According to a recent study and meta-analysis, trough levels of >10 mu g/mL teicoplanin (TEIC) may be acceptable for the treatment of uncomplicated infection, but no method of TEIC personalized medicine has been established. Vancomycin (VCM) and TEIC are glycopeptide antibiotic agents effective against methicillin-resistance Staphyloccocus aureus. This study aimed to establish TEIC personalized medicine at a steady state calculated by VCM pharmacokinetic parameters. Bayesian forecasting and population mean methods were employed to estimate individual total VCM clearance (CL) using existing population pharmacokinetics (PPK) parameter, and the differences between the CL calculated by these two methods were defined as Delta CL. Serum drug concentration data for patients treated with TEIC were collected at a steady state concentration (>96 h post infusion).
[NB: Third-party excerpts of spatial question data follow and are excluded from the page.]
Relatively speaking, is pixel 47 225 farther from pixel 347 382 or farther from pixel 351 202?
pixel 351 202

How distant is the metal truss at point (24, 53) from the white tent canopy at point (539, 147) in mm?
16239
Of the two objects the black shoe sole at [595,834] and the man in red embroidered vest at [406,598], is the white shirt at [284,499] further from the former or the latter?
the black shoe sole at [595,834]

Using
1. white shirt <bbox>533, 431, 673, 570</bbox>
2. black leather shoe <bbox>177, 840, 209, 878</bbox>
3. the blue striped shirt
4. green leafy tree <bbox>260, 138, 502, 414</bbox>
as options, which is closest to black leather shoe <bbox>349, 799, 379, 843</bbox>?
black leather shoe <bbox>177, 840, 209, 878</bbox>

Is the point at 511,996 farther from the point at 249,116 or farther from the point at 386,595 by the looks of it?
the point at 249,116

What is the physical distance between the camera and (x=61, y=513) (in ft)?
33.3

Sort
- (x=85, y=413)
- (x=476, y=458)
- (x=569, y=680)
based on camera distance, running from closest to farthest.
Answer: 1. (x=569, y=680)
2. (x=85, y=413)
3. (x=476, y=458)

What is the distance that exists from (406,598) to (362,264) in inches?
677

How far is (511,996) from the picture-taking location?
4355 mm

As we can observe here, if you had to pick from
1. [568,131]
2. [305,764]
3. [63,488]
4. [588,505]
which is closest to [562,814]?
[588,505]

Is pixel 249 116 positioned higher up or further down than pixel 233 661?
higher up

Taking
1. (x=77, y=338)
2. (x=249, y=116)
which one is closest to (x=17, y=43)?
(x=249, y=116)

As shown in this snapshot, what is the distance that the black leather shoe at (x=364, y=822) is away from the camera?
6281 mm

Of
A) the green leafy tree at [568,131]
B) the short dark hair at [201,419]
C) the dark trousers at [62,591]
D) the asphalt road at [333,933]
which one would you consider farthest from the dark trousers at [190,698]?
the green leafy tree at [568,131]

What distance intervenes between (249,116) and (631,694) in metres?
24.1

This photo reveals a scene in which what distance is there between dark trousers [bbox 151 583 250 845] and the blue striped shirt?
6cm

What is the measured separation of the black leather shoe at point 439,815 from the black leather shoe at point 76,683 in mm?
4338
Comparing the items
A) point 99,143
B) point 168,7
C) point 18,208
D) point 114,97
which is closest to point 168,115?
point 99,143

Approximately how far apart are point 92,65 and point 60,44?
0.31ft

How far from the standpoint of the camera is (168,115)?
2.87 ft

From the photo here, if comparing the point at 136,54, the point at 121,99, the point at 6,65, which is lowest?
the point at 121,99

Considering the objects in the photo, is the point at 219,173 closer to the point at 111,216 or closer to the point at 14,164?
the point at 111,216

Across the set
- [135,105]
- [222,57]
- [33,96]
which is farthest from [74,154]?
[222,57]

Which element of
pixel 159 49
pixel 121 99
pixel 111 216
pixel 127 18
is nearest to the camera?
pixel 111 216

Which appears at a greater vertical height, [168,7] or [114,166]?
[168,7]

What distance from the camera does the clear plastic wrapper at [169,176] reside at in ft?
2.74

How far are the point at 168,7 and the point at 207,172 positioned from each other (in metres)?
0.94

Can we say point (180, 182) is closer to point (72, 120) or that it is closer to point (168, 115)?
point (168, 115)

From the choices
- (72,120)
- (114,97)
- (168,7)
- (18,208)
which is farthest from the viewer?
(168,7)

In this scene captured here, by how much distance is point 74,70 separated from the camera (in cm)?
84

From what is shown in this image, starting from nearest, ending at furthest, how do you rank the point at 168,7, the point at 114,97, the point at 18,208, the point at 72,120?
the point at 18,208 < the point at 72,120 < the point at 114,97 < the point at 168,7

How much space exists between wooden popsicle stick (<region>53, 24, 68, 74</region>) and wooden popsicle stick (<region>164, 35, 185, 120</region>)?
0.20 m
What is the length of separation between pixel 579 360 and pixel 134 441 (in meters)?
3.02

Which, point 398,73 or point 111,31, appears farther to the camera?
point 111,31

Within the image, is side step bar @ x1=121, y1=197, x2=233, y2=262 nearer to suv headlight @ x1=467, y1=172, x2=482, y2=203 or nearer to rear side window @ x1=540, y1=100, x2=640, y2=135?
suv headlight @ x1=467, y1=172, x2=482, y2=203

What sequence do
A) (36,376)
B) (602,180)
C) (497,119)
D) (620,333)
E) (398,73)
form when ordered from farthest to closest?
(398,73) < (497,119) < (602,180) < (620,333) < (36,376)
There was a significant relationship between the prediction error of TEIC trough level and Delta CL. The relation between Delta CL and TEIC trough concentration at steady state was used to develop the following equation to determine the maintenance dose: TEIC (mu g/mL) =1.1119X-6.124 Delta CL+3.9164 (Xis defined as TEIC trough concentration calculated from the PPK parameter). The results of this study indicated that it is possible to improve the prediction error of TEIC trough concentration at a steady state for patients who have received VCM therapy.